Many professional and amateur cameras on Earth are pointed at our Solar System, looking for hints and occurrences that can help us comprehend our planet’s past – and possibly our future. Even yet, it’s really satisfying when one of those cameras captures something completely unexpected because it’s looking in the right place at the right time to catch a glimpse of something unusual and spectacular. This is what happened this week, when numerous sensors on Earth captured a big object smashing into Jupiter on September 13.
The dazzling flash of what looked to be an impact in Jupiter’s upper atmosphere was captured by amateur photographers all across the world. If verified, this will be the seventh impact event on Jupiter since comet Shoemaker-Levy 9 smashed with the gas giant in 1994, making history as the first direct sighting of two bodies colliding in the Solar System. Jupiter’s gravitational effect being the largest planet in the Solar System means it is also the most impacted; yet, these collisions are rare.

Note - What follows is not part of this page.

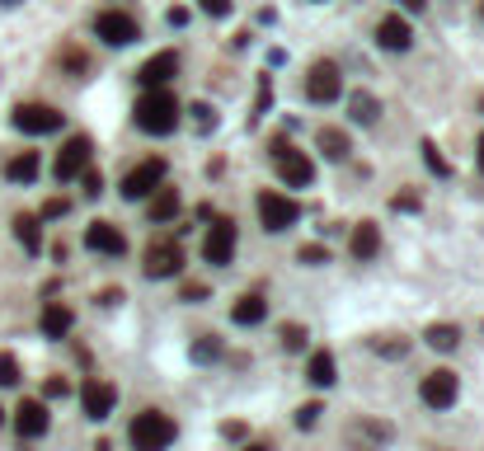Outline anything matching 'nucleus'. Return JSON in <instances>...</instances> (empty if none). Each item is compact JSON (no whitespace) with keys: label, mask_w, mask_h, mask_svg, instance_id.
<instances>
[{"label":"nucleus","mask_w":484,"mask_h":451,"mask_svg":"<svg viewBox=\"0 0 484 451\" xmlns=\"http://www.w3.org/2000/svg\"><path fill=\"white\" fill-rule=\"evenodd\" d=\"M179 99L170 90H146L137 99V109H132V123H137V132H146V137H165V132L179 127Z\"/></svg>","instance_id":"1"},{"label":"nucleus","mask_w":484,"mask_h":451,"mask_svg":"<svg viewBox=\"0 0 484 451\" xmlns=\"http://www.w3.org/2000/svg\"><path fill=\"white\" fill-rule=\"evenodd\" d=\"M174 419L170 414H160V409H141L137 419H132V428H127V442H132V451H165L174 442Z\"/></svg>","instance_id":"2"},{"label":"nucleus","mask_w":484,"mask_h":451,"mask_svg":"<svg viewBox=\"0 0 484 451\" xmlns=\"http://www.w3.org/2000/svg\"><path fill=\"white\" fill-rule=\"evenodd\" d=\"M94 33H99V43H109V47H127V43L141 38V24L132 20L127 10H99L94 14Z\"/></svg>","instance_id":"3"},{"label":"nucleus","mask_w":484,"mask_h":451,"mask_svg":"<svg viewBox=\"0 0 484 451\" xmlns=\"http://www.w3.org/2000/svg\"><path fill=\"white\" fill-rule=\"evenodd\" d=\"M259 221H263V230H287V226H296L302 221V207L292 203L287 193H278V189H263L259 193Z\"/></svg>","instance_id":"4"},{"label":"nucleus","mask_w":484,"mask_h":451,"mask_svg":"<svg viewBox=\"0 0 484 451\" xmlns=\"http://www.w3.org/2000/svg\"><path fill=\"white\" fill-rule=\"evenodd\" d=\"M339 94H343L339 61H311V71H306V99L311 104H334Z\"/></svg>","instance_id":"5"},{"label":"nucleus","mask_w":484,"mask_h":451,"mask_svg":"<svg viewBox=\"0 0 484 451\" xmlns=\"http://www.w3.org/2000/svg\"><path fill=\"white\" fill-rule=\"evenodd\" d=\"M165 174H170V165H165L160 156L141 160L137 170H127V179H123V197H127V203H141V197H151L160 183H165Z\"/></svg>","instance_id":"6"},{"label":"nucleus","mask_w":484,"mask_h":451,"mask_svg":"<svg viewBox=\"0 0 484 451\" xmlns=\"http://www.w3.org/2000/svg\"><path fill=\"white\" fill-rule=\"evenodd\" d=\"M203 259L212 269H226L236 259V221L230 216H212V230L203 236Z\"/></svg>","instance_id":"7"},{"label":"nucleus","mask_w":484,"mask_h":451,"mask_svg":"<svg viewBox=\"0 0 484 451\" xmlns=\"http://www.w3.org/2000/svg\"><path fill=\"white\" fill-rule=\"evenodd\" d=\"M90 156H94V146H90V137H71L61 150H57V165H52V174H57V183H71V179H80L90 170Z\"/></svg>","instance_id":"8"},{"label":"nucleus","mask_w":484,"mask_h":451,"mask_svg":"<svg viewBox=\"0 0 484 451\" xmlns=\"http://www.w3.org/2000/svg\"><path fill=\"white\" fill-rule=\"evenodd\" d=\"M10 123L20 132H28V137H47V132L61 127V109H52V104H20L10 113Z\"/></svg>","instance_id":"9"},{"label":"nucleus","mask_w":484,"mask_h":451,"mask_svg":"<svg viewBox=\"0 0 484 451\" xmlns=\"http://www.w3.org/2000/svg\"><path fill=\"white\" fill-rule=\"evenodd\" d=\"M419 395H424V405H428V409H452V405H456V395H461V381H456V372L438 366V372H428V376H424Z\"/></svg>","instance_id":"10"},{"label":"nucleus","mask_w":484,"mask_h":451,"mask_svg":"<svg viewBox=\"0 0 484 451\" xmlns=\"http://www.w3.org/2000/svg\"><path fill=\"white\" fill-rule=\"evenodd\" d=\"M113 405H118V391H113L109 381H99V376H90L85 386H80V409H85V419H94V423H104L109 414H113Z\"/></svg>","instance_id":"11"},{"label":"nucleus","mask_w":484,"mask_h":451,"mask_svg":"<svg viewBox=\"0 0 484 451\" xmlns=\"http://www.w3.org/2000/svg\"><path fill=\"white\" fill-rule=\"evenodd\" d=\"M278 165V179L282 183H287V189H311V179H315V165L302 156V150H296V146H287V150H282V156L273 160Z\"/></svg>","instance_id":"12"},{"label":"nucleus","mask_w":484,"mask_h":451,"mask_svg":"<svg viewBox=\"0 0 484 451\" xmlns=\"http://www.w3.org/2000/svg\"><path fill=\"white\" fill-rule=\"evenodd\" d=\"M183 269V249L174 240H156L146 249V278H174Z\"/></svg>","instance_id":"13"},{"label":"nucleus","mask_w":484,"mask_h":451,"mask_svg":"<svg viewBox=\"0 0 484 451\" xmlns=\"http://www.w3.org/2000/svg\"><path fill=\"white\" fill-rule=\"evenodd\" d=\"M85 249L118 259V254H127V236H123V230L113 226V221H90V230H85Z\"/></svg>","instance_id":"14"},{"label":"nucleus","mask_w":484,"mask_h":451,"mask_svg":"<svg viewBox=\"0 0 484 451\" xmlns=\"http://www.w3.org/2000/svg\"><path fill=\"white\" fill-rule=\"evenodd\" d=\"M47 423H52V414H47V405H43V399H24V405L14 409V432H20L24 442L43 438V432H47Z\"/></svg>","instance_id":"15"},{"label":"nucleus","mask_w":484,"mask_h":451,"mask_svg":"<svg viewBox=\"0 0 484 451\" xmlns=\"http://www.w3.org/2000/svg\"><path fill=\"white\" fill-rule=\"evenodd\" d=\"M376 43L386 47V52H409V47H414V28H409L405 14H399V10L386 14V20L376 24Z\"/></svg>","instance_id":"16"},{"label":"nucleus","mask_w":484,"mask_h":451,"mask_svg":"<svg viewBox=\"0 0 484 451\" xmlns=\"http://www.w3.org/2000/svg\"><path fill=\"white\" fill-rule=\"evenodd\" d=\"M174 76H179V52H156V57L137 71V80H141L146 90H165Z\"/></svg>","instance_id":"17"},{"label":"nucleus","mask_w":484,"mask_h":451,"mask_svg":"<svg viewBox=\"0 0 484 451\" xmlns=\"http://www.w3.org/2000/svg\"><path fill=\"white\" fill-rule=\"evenodd\" d=\"M348 249H353V259H358V263L376 259V254H381V226H376V221L353 226V236H348Z\"/></svg>","instance_id":"18"},{"label":"nucleus","mask_w":484,"mask_h":451,"mask_svg":"<svg viewBox=\"0 0 484 451\" xmlns=\"http://www.w3.org/2000/svg\"><path fill=\"white\" fill-rule=\"evenodd\" d=\"M348 442H358L362 451H376V447H386L391 442V423H372V419H362L348 428Z\"/></svg>","instance_id":"19"},{"label":"nucleus","mask_w":484,"mask_h":451,"mask_svg":"<svg viewBox=\"0 0 484 451\" xmlns=\"http://www.w3.org/2000/svg\"><path fill=\"white\" fill-rule=\"evenodd\" d=\"M71 325H76L71 306H61V301H47V310H43V334H47V339H66V334H71Z\"/></svg>","instance_id":"20"},{"label":"nucleus","mask_w":484,"mask_h":451,"mask_svg":"<svg viewBox=\"0 0 484 451\" xmlns=\"http://www.w3.org/2000/svg\"><path fill=\"white\" fill-rule=\"evenodd\" d=\"M179 189H170V183H160V189L151 193V203H146V212H151V221H174L179 216Z\"/></svg>","instance_id":"21"},{"label":"nucleus","mask_w":484,"mask_h":451,"mask_svg":"<svg viewBox=\"0 0 484 451\" xmlns=\"http://www.w3.org/2000/svg\"><path fill=\"white\" fill-rule=\"evenodd\" d=\"M263 315H269V301H263L259 292H245L236 306H230V320L236 325H263Z\"/></svg>","instance_id":"22"},{"label":"nucleus","mask_w":484,"mask_h":451,"mask_svg":"<svg viewBox=\"0 0 484 451\" xmlns=\"http://www.w3.org/2000/svg\"><path fill=\"white\" fill-rule=\"evenodd\" d=\"M315 146L325 150V160H348V150H353V141H348L343 127H320L315 132Z\"/></svg>","instance_id":"23"},{"label":"nucleus","mask_w":484,"mask_h":451,"mask_svg":"<svg viewBox=\"0 0 484 451\" xmlns=\"http://www.w3.org/2000/svg\"><path fill=\"white\" fill-rule=\"evenodd\" d=\"M348 118L362 123V127H372V123L381 118V99H376V94H367V90L348 94Z\"/></svg>","instance_id":"24"},{"label":"nucleus","mask_w":484,"mask_h":451,"mask_svg":"<svg viewBox=\"0 0 484 451\" xmlns=\"http://www.w3.org/2000/svg\"><path fill=\"white\" fill-rule=\"evenodd\" d=\"M38 170H43L38 150H20V156L5 165V179H10V183H33V179H38Z\"/></svg>","instance_id":"25"},{"label":"nucleus","mask_w":484,"mask_h":451,"mask_svg":"<svg viewBox=\"0 0 484 451\" xmlns=\"http://www.w3.org/2000/svg\"><path fill=\"white\" fill-rule=\"evenodd\" d=\"M306 381L311 386H334L339 381V366H334V353H311V362H306Z\"/></svg>","instance_id":"26"},{"label":"nucleus","mask_w":484,"mask_h":451,"mask_svg":"<svg viewBox=\"0 0 484 451\" xmlns=\"http://www.w3.org/2000/svg\"><path fill=\"white\" fill-rule=\"evenodd\" d=\"M14 240H20L24 249H28V254H43V221H38V216H14Z\"/></svg>","instance_id":"27"},{"label":"nucleus","mask_w":484,"mask_h":451,"mask_svg":"<svg viewBox=\"0 0 484 451\" xmlns=\"http://www.w3.org/2000/svg\"><path fill=\"white\" fill-rule=\"evenodd\" d=\"M428 348H438V353H452V348L461 343V329L456 325H428Z\"/></svg>","instance_id":"28"},{"label":"nucleus","mask_w":484,"mask_h":451,"mask_svg":"<svg viewBox=\"0 0 484 451\" xmlns=\"http://www.w3.org/2000/svg\"><path fill=\"white\" fill-rule=\"evenodd\" d=\"M189 353H193V362H216L222 358V339H216V334H198Z\"/></svg>","instance_id":"29"},{"label":"nucleus","mask_w":484,"mask_h":451,"mask_svg":"<svg viewBox=\"0 0 484 451\" xmlns=\"http://www.w3.org/2000/svg\"><path fill=\"white\" fill-rule=\"evenodd\" d=\"M372 348L381 358H405L409 353V339H395V334H381V339H372Z\"/></svg>","instance_id":"30"},{"label":"nucleus","mask_w":484,"mask_h":451,"mask_svg":"<svg viewBox=\"0 0 484 451\" xmlns=\"http://www.w3.org/2000/svg\"><path fill=\"white\" fill-rule=\"evenodd\" d=\"M424 160H428V170H432V174H442V179L452 174V160H447L442 150H438V141H424Z\"/></svg>","instance_id":"31"},{"label":"nucleus","mask_w":484,"mask_h":451,"mask_svg":"<svg viewBox=\"0 0 484 451\" xmlns=\"http://www.w3.org/2000/svg\"><path fill=\"white\" fill-rule=\"evenodd\" d=\"M278 339H282V348H287V353H302V348H306V325H282Z\"/></svg>","instance_id":"32"},{"label":"nucleus","mask_w":484,"mask_h":451,"mask_svg":"<svg viewBox=\"0 0 484 451\" xmlns=\"http://www.w3.org/2000/svg\"><path fill=\"white\" fill-rule=\"evenodd\" d=\"M20 362H14V353H0V386H20Z\"/></svg>","instance_id":"33"},{"label":"nucleus","mask_w":484,"mask_h":451,"mask_svg":"<svg viewBox=\"0 0 484 451\" xmlns=\"http://www.w3.org/2000/svg\"><path fill=\"white\" fill-rule=\"evenodd\" d=\"M296 259L315 269V263H329V249H325V245H302V249H296Z\"/></svg>","instance_id":"34"},{"label":"nucleus","mask_w":484,"mask_h":451,"mask_svg":"<svg viewBox=\"0 0 484 451\" xmlns=\"http://www.w3.org/2000/svg\"><path fill=\"white\" fill-rule=\"evenodd\" d=\"M320 414H325V405H315V399H311V405L296 409V428H315V423H320Z\"/></svg>","instance_id":"35"},{"label":"nucleus","mask_w":484,"mask_h":451,"mask_svg":"<svg viewBox=\"0 0 484 451\" xmlns=\"http://www.w3.org/2000/svg\"><path fill=\"white\" fill-rule=\"evenodd\" d=\"M66 212H71V203H66V197H47L38 221H57V216H66Z\"/></svg>","instance_id":"36"},{"label":"nucleus","mask_w":484,"mask_h":451,"mask_svg":"<svg viewBox=\"0 0 484 451\" xmlns=\"http://www.w3.org/2000/svg\"><path fill=\"white\" fill-rule=\"evenodd\" d=\"M43 395H47V399H66V395H71V381H66V376H47Z\"/></svg>","instance_id":"37"},{"label":"nucleus","mask_w":484,"mask_h":451,"mask_svg":"<svg viewBox=\"0 0 484 451\" xmlns=\"http://www.w3.org/2000/svg\"><path fill=\"white\" fill-rule=\"evenodd\" d=\"M189 113H193V123H198V132H207V127H216V113H212L207 104H193Z\"/></svg>","instance_id":"38"},{"label":"nucleus","mask_w":484,"mask_h":451,"mask_svg":"<svg viewBox=\"0 0 484 451\" xmlns=\"http://www.w3.org/2000/svg\"><path fill=\"white\" fill-rule=\"evenodd\" d=\"M391 207H395V212H419L424 203H419V193H395V197H391Z\"/></svg>","instance_id":"39"},{"label":"nucleus","mask_w":484,"mask_h":451,"mask_svg":"<svg viewBox=\"0 0 484 451\" xmlns=\"http://www.w3.org/2000/svg\"><path fill=\"white\" fill-rule=\"evenodd\" d=\"M80 179H85V197H99V193H104V174H99V170H85Z\"/></svg>","instance_id":"40"},{"label":"nucleus","mask_w":484,"mask_h":451,"mask_svg":"<svg viewBox=\"0 0 484 451\" xmlns=\"http://www.w3.org/2000/svg\"><path fill=\"white\" fill-rule=\"evenodd\" d=\"M203 14H212V20H226V14H230V0H203Z\"/></svg>","instance_id":"41"},{"label":"nucleus","mask_w":484,"mask_h":451,"mask_svg":"<svg viewBox=\"0 0 484 451\" xmlns=\"http://www.w3.org/2000/svg\"><path fill=\"white\" fill-rule=\"evenodd\" d=\"M183 24H189V10L174 5V10H170V28H183Z\"/></svg>","instance_id":"42"},{"label":"nucleus","mask_w":484,"mask_h":451,"mask_svg":"<svg viewBox=\"0 0 484 451\" xmlns=\"http://www.w3.org/2000/svg\"><path fill=\"white\" fill-rule=\"evenodd\" d=\"M207 296V287H198V282H189V287H183V301H203Z\"/></svg>","instance_id":"43"},{"label":"nucleus","mask_w":484,"mask_h":451,"mask_svg":"<svg viewBox=\"0 0 484 451\" xmlns=\"http://www.w3.org/2000/svg\"><path fill=\"white\" fill-rule=\"evenodd\" d=\"M395 5H399V10H409V14H419V10L428 5V0H395Z\"/></svg>","instance_id":"44"},{"label":"nucleus","mask_w":484,"mask_h":451,"mask_svg":"<svg viewBox=\"0 0 484 451\" xmlns=\"http://www.w3.org/2000/svg\"><path fill=\"white\" fill-rule=\"evenodd\" d=\"M475 160H480V174H484V137H480V146H475Z\"/></svg>","instance_id":"45"},{"label":"nucleus","mask_w":484,"mask_h":451,"mask_svg":"<svg viewBox=\"0 0 484 451\" xmlns=\"http://www.w3.org/2000/svg\"><path fill=\"white\" fill-rule=\"evenodd\" d=\"M90 451H113V447H109V442H94V447H90Z\"/></svg>","instance_id":"46"},{"label":"nucleus","mask_w":484,"mask_h":451,"mask_svg":"<svg viewBox=\"0 0 484 451\" xmlns=\"http://www.w3.org/2000/svg\"><path fill=\"white\" fill-rule=\"evenodd\" d=\"M240 451H269V447H259V442H254V447H240Z\"/></svg>","instance_id":"47"},{"label":"nucleus","mask_w":484,"mask_h":451,"mask_svg":"<svg viewBox=\"0 0 484 451\" xmlns=\"http://www.w3.org/2000/svg\"><path fill=\"white\" fill-rule=\"evenodd\" d=\"M480 20H484V0H480Z\"/></svg>","instance_id":"48"},{"label":"nucleus","mask_w":484,"mask_h":451,"mask_svg":"<svg viewBox=\"0 0 484 451\" xmlns=\"http://www.w3.org/2000/svg\"><path fill=\"white\" fill-rule=\"evenodd\" d=\"M0 423H5V409H0Z\"/></svg>","instance_id":"49"}]
</instances>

Thankfully, amateur astronomers have their telescopes and cameras pointed to the sky, capturing the majority of the occurrences so far, including an asteroid or comet colliding with the gas giant in 2016 and an asteroid collision in 2019.
In fact, it was the 2019 collision that allowed scientists to calculate how frequently Jupiter is hit by a large enough object to cause a visible flash from Earth. Around 20-60 objects are expected to collide with the globe per year, therefore the fact that this is the eighth ever recorded indicates how infrequently we truly see these events.

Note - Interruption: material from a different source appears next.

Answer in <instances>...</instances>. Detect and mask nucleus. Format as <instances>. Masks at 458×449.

Of course, half of these collisions occur on Jupiter’s far side and are brief, lasting only seconds before the space rocks vanish into Jupiter’s atmosphere, burning up in a fiery death and producing the recognizable flash of light. Other impact events, such as cloud disruption, are frequently obscured by the winds and swirling cloud layers around the giant planet if we miss the flash.
However, it appears that our ability to detect them is improving. From the earliest comet impact in 1994 to the most recent in 2009, comet collisions have been observed in 2010, 2012, 2016, 2017, 2019, 2020, and now 2021.
Jupiter’s strong gravitational pull may operate as a shield for Earth, vacuuming up any errant space debris that may be heading our way, while it’s also possible that it helps toss the rare asteroid or comet our way. Jupiter, on the other hand, appears to have taken one for the team this time, so thank you!